- **TO BE DONE**
Only the lines from the one containing "Which object from" through the end of the material are to be echoed, each exactly as it appears.

- **ROWS**

┄┄┄┄┄┄┄┄┄┄

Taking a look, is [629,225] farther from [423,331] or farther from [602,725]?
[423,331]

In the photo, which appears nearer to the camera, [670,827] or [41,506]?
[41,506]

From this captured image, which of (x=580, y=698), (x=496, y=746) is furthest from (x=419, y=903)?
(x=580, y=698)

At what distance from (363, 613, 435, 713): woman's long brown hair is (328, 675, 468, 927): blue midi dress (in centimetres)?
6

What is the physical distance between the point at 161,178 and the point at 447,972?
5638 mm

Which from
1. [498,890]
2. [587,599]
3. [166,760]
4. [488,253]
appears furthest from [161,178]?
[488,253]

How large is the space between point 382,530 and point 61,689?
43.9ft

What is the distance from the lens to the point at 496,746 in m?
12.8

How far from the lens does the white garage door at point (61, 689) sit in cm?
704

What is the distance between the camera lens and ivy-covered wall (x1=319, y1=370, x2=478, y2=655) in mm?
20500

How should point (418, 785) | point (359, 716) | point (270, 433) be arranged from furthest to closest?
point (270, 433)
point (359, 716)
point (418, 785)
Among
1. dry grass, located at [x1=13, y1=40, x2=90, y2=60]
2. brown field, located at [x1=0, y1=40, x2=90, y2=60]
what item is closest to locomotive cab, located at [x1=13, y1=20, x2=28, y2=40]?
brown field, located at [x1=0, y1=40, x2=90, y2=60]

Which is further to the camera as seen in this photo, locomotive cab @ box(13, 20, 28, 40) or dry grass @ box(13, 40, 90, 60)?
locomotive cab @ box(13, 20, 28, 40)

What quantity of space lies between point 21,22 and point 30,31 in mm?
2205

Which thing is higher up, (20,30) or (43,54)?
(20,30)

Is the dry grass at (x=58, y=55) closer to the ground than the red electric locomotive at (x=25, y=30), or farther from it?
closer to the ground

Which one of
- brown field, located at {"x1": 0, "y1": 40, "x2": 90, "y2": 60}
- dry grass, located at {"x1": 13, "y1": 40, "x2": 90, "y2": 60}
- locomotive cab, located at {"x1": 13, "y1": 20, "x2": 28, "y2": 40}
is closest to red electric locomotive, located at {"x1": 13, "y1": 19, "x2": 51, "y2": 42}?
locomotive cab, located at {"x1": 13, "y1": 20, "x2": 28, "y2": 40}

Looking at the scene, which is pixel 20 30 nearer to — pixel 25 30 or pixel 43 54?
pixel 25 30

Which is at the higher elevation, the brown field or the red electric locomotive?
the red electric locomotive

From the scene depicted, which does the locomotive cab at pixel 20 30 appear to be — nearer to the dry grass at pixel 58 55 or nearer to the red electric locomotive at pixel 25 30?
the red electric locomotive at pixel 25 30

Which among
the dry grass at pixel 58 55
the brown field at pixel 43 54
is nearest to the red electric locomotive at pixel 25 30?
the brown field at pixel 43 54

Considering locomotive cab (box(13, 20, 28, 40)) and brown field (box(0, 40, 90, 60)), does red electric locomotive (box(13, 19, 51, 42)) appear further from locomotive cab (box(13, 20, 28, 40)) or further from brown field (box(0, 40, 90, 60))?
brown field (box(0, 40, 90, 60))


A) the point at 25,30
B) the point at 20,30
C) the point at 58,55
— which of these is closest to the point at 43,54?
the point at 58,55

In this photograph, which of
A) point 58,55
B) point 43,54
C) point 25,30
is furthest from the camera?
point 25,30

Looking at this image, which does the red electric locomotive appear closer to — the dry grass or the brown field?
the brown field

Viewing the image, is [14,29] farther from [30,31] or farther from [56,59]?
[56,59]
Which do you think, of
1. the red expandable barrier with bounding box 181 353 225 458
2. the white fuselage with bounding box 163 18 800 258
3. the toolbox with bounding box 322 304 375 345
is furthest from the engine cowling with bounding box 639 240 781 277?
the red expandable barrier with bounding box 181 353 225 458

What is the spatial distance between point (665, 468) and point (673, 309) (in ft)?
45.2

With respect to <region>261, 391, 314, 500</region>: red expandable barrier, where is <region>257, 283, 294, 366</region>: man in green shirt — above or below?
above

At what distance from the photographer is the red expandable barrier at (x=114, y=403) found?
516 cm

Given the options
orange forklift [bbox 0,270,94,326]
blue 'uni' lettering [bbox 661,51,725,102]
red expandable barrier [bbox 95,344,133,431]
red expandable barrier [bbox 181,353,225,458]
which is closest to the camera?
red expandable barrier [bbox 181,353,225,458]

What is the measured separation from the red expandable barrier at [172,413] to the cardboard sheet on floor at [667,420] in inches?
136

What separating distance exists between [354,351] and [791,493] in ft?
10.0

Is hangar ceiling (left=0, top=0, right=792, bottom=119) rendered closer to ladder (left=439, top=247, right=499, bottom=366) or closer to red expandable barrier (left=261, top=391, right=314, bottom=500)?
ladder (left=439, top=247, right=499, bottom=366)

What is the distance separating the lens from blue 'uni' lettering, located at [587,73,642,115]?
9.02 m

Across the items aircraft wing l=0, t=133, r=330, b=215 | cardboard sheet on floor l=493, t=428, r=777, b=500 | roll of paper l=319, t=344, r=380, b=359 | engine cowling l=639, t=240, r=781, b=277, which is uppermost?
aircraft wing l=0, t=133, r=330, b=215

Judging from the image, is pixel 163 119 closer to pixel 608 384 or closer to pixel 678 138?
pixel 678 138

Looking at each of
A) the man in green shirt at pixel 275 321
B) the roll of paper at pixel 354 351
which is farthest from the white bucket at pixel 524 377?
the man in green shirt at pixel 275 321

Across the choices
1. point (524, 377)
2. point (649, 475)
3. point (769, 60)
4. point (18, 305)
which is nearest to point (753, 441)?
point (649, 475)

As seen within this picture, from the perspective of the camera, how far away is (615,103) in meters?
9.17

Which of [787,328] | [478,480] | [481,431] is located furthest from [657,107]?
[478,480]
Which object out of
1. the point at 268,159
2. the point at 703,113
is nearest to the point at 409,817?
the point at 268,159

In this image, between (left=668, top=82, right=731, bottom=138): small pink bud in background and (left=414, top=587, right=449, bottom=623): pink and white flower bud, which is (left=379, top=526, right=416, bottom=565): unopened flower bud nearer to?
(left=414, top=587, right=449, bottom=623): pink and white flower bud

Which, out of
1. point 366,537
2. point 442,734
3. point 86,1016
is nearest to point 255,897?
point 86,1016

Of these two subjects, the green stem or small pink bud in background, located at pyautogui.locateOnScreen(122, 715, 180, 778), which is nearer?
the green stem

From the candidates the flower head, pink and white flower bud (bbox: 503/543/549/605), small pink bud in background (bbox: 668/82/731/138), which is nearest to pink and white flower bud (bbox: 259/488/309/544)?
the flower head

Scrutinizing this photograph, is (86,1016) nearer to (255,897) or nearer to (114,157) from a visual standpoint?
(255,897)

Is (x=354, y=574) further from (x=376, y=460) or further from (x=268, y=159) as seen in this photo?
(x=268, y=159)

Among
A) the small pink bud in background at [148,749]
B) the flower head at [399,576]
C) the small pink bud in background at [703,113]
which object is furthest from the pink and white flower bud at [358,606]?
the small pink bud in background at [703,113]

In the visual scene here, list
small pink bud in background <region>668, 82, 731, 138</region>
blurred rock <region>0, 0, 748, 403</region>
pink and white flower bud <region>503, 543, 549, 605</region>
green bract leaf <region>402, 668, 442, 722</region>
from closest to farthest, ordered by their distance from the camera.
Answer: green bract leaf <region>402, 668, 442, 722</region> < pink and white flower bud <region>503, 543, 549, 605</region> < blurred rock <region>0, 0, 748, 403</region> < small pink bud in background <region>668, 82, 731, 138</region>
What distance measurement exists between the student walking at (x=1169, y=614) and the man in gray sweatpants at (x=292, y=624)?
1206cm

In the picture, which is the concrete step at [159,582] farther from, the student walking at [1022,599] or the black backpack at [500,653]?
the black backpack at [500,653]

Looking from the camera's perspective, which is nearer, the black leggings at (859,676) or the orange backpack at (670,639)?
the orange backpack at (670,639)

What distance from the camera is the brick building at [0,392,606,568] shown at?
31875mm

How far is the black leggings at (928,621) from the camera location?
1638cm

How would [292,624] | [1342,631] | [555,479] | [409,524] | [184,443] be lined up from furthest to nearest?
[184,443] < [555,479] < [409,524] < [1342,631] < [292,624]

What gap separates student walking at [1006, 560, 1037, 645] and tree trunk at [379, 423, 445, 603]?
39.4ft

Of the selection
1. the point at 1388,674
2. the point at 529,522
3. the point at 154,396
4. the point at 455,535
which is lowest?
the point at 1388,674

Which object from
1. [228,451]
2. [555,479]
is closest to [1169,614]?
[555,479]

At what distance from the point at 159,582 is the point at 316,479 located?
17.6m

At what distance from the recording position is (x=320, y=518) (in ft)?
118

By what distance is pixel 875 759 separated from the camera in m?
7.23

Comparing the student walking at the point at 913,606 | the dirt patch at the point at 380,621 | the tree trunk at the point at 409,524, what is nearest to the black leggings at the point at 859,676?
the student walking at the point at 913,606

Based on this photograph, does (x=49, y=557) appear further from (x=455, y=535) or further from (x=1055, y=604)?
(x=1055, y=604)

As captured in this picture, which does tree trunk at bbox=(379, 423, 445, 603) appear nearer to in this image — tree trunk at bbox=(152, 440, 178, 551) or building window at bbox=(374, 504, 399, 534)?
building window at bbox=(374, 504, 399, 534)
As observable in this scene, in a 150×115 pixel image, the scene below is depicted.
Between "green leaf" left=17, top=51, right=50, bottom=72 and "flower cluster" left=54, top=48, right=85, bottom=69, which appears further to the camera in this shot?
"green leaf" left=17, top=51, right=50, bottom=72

┄┄┄┄┄┄┄┄┄┄

- **THE SOLUTION**
Which object from
1. [228,451]
2. [555,479]
is closest to [1169,614]?
[555,479]

At what distance from the point at 159,582 is the point at 316,479 located?
17.6m

At what distance from the recording position is (x=320, y=518) (in ft)?
118

By what distance is pixel 875 759 separated from the camera in m?
7.23

Comparing the student walking at the point at 913,606 | the dirt patch at the point at 380,621 | the tree trunk at the point at 409,524, what is nearest to the black leggings at the point at 859,676?
the student walking at the point at 913,606

Based on this photograph, does (x=49, y=557) appear further from (x=455, y=535) or further from (x=1055, y=604)?
(x=1055, y=604)

As captured in this picture, which does tree trunk at bbox=(379, 423, 445, 603) appear nearer to in this image — tree trunk at bbox=(152, 440, 178, 551) or building window at bbox=(374, 504, 399, 534)?
building window at bbox=(374, 504, 399, 534)
As observable in this scene, in a 150×115 pixel image, the scene below is depicted.
Between "green leaf" left=17, top=51, right=50, bottom=72 and "flower cluster" left=54, top=48, right=85, bottom=69, which appears further to the camera in this shot?
"green leaf" left=17, top=51, right=50, bottom=72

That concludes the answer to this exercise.